Reproduce word for word the part of the article on mental health funding that runs from "The Limerick TD" up to and including "currently €105 million.".

• **SOURCE DOCUMENT**:
<<<<
FUNDING OF €35 million for mental health services could be “hived off” by the HSE for other sectors unless a director for the area is appointed immediately, the Dáil has been warned.
Fine Gael backbencher Dan Neville said Ireland had one of the fastest growing rates of suicide in the world, and was currently the fourth highest. It was very important to prioritise suicide prevention within mental health services funding, and €3 million to €4 million of that should be allocated to the National Office for Suicide Prevention.
However, he warned that if a director of mental health services was not immediately appointed, management of the “promised €35 million will again be left to the health services, and I am not confidence it will be used for its intended purpose”.
The Limerick TD was speaking during a Dáil debate on the 2012 health service plan.
He highlighted experience of funding with €17 million of a €25 million allocation being spent on mental health in 2006, with the rest “hived off” for other areas.
In 2007, just €10 million was used and the rest addressed “deficits elsewhere”.
He called for the HSE to “immediately produce a detailed plan for the spending of the €35 million”, which would be debated in the Dáil.
He said there should be a single HSE director in charge of this €35 million, and that a director should progressively move to controlling the full mental health budget, currently €105 million.
Fianna Fáil TD Dara Calleary highlighted major difficulties with medical card applications. He had “exchanged 20 pieces of correspondence” with the centralised unit about an elderly constituent of his who, through diabetes, was forced to have a leg amputated.
>>>>
• **DATA SHOWN**:
<<<<
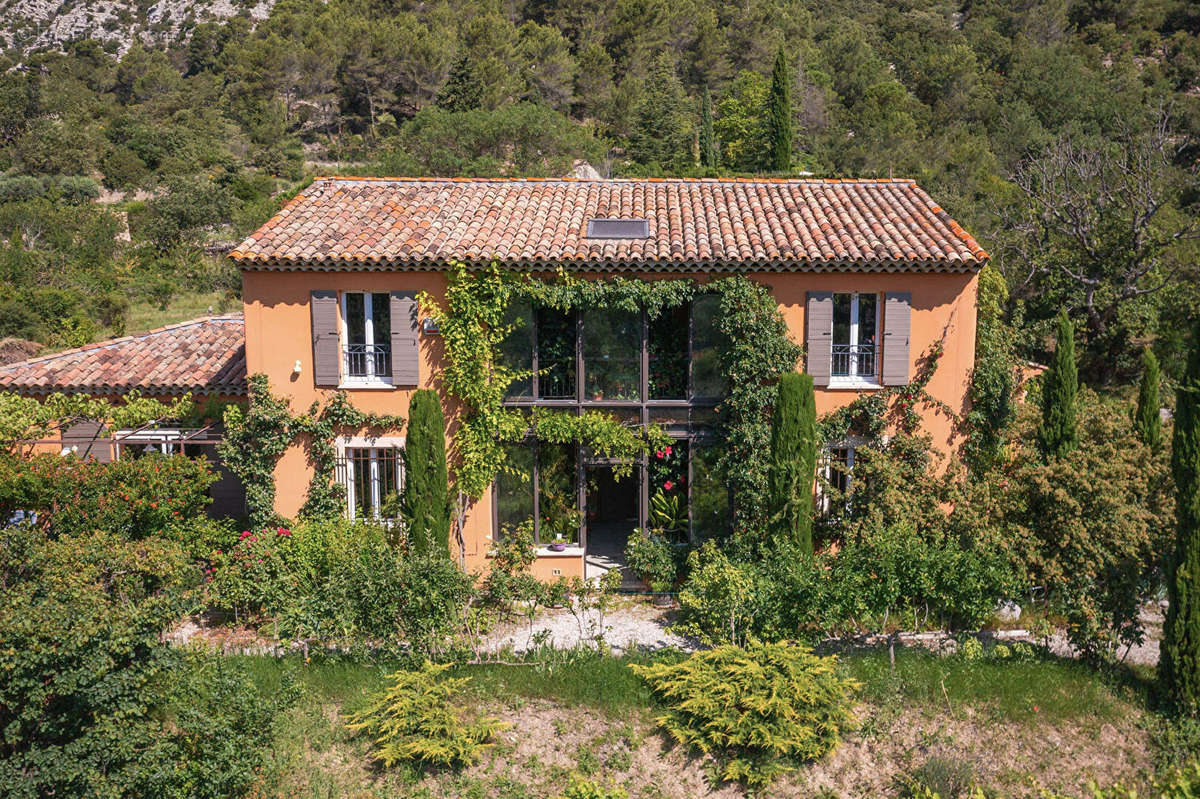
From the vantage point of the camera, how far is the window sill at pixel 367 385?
1567 centimetres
>>>>
• **ANSWER TO THE EXERCISE**:
The Limerick TD was speaking during a Dáil debate on the 2012 health service plan.
He highlighted experience of funding with €17 million of a €25 million allocation being spent on mental health in 2006, with the rest “hived off” for other areas.
In 2007, just €10 million was used and the rest addressed “deficits elsewhere”.
He called for the HSE to “immediately produce a detailed plan for the spending of the €35 million”, which would be debated in the Dáil.
He said there should be a single HSE director in charge of this €35 million, and that a director should progressively move to controlling the full mental health budget, currently €105 million.